There were 285 households, of which 25.3% had children under the age of 18 living with them, 41.1% were married couples living together, 7.4% had a female householder with no husband present, 4.2% had a male householder with no wife present, and 47.4% were non-families. 39.3% of all households were made up of individuals, and 21.1% had someone living alone who was 65 years of age or older. The average household size was 2.24 and the average family size was 3.07.

The median age in the city was 43.2 years. 21.6% of residents were under the age of 18; 6.4% were between the ages of 18 and 24; 24.6% were from 25 to 44; 22.3% were from 45 to 64; and 25.1% were 65 years of age or older. The gender makeup of the city was 47.7% male and 52.3% female.

===2000 census===
As of the census of 2000, there were 672 people, 274 households, and 164 families residing in the city. The population density was 319.9 PD/sqmi. There were 307 housing units at an average density of 146.2 /sqmi. The racial makeup of the city was 98.36% White, 0.45% African American, 0.89% Native American, and 0.30% from two or more races. Hispanic or Latino of any race were 0.15% of the population.

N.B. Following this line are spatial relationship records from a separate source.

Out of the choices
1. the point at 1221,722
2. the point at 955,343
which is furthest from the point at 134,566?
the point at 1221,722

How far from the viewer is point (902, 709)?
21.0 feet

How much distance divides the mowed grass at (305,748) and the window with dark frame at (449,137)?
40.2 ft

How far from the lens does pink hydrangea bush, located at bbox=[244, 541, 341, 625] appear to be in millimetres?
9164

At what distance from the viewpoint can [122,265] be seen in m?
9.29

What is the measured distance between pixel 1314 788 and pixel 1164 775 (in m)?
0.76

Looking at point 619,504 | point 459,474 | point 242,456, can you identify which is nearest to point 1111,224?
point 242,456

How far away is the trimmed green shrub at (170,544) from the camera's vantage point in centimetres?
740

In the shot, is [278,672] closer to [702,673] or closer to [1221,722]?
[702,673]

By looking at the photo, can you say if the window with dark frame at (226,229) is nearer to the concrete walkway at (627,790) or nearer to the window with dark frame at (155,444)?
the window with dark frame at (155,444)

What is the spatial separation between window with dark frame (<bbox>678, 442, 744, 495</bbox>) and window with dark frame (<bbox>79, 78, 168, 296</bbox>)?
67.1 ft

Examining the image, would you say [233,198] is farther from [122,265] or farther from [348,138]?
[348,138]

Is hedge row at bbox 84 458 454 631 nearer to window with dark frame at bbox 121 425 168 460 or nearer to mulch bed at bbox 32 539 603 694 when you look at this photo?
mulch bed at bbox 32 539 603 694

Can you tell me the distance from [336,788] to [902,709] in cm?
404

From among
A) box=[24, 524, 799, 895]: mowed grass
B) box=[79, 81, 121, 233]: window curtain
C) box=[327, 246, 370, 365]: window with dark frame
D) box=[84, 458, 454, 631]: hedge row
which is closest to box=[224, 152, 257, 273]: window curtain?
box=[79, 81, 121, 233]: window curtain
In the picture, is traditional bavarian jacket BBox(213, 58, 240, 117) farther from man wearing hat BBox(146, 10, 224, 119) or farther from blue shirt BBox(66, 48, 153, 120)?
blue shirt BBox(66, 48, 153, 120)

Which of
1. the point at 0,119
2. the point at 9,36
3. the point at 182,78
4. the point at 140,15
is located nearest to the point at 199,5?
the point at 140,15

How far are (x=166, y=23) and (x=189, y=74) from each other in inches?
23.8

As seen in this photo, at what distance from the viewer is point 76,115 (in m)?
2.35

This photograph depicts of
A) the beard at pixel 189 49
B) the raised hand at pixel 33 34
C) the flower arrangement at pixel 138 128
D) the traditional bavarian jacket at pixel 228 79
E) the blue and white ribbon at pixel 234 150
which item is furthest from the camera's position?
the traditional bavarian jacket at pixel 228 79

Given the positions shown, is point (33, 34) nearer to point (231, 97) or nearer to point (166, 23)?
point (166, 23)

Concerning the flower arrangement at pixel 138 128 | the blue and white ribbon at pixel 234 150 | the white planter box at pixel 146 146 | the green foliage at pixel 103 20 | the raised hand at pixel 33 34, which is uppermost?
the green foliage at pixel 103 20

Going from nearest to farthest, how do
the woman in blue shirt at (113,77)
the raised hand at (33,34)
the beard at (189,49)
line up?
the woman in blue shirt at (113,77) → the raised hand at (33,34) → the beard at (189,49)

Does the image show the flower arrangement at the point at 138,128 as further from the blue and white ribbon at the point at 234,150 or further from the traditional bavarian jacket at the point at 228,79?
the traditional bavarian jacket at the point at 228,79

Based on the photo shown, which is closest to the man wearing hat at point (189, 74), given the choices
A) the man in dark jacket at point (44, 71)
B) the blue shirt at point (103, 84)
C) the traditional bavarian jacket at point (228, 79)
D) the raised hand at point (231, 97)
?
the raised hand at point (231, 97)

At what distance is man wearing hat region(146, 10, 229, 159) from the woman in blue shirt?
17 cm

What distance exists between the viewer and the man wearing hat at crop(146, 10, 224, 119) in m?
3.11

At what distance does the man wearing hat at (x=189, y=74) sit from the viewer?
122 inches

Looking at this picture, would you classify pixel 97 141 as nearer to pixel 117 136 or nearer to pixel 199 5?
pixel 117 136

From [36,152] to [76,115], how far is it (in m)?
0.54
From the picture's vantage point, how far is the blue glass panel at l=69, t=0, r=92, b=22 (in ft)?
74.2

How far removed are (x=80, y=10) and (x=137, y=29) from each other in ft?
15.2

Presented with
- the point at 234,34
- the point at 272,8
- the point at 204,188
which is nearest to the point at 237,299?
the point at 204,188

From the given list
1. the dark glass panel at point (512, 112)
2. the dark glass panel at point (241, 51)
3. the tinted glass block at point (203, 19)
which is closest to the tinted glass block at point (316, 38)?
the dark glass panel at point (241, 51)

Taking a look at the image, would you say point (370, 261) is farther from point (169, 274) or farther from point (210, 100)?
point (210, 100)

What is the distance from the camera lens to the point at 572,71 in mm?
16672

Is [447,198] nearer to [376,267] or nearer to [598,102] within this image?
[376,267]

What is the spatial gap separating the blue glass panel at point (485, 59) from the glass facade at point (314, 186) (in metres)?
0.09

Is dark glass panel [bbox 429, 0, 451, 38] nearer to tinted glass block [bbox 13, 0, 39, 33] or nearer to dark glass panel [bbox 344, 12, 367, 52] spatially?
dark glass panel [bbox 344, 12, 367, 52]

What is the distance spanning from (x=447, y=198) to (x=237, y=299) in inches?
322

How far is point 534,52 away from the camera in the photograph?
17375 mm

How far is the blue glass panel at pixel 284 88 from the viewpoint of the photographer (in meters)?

There were 274 households, out of which 26.3% had children under the age of 18 living with them, 49.3% were married couples living together, 8.8% had a female householder with no husband present, and 39.8% were non-families. 35.0% of all households were made up of individuals, and 23.4% had someone living alone who was 65 years of age or older. The average household size was 2.25 and the average family size was 2.94.

In the city, the population was spread out, with 21.3% under the age of 18, 7.1% from 18 to 24, 21.6% from 25 to 44, 19.0% from 45 to 64, and 31.0% who were 65 years of age or older. The median age was 45 years. For every 100 females, there were 87.2 males. For every 100 females age 18 and over, there were 86.3 males.

The median income for a household in the city was $29,464, and the median income for a family was $42,955. Males had a median income of $31,818 versus $18,333 for females. The per capita income for the city was $16,725. About 1.9% of families and 10.6% of the population were below the poverty line, including 10.2% of those under age 18 and 14.6% of those age 65 or over.

==Notable person==
- Harley Refsal - Norwegian-American woodcarver honored by a king of Norway.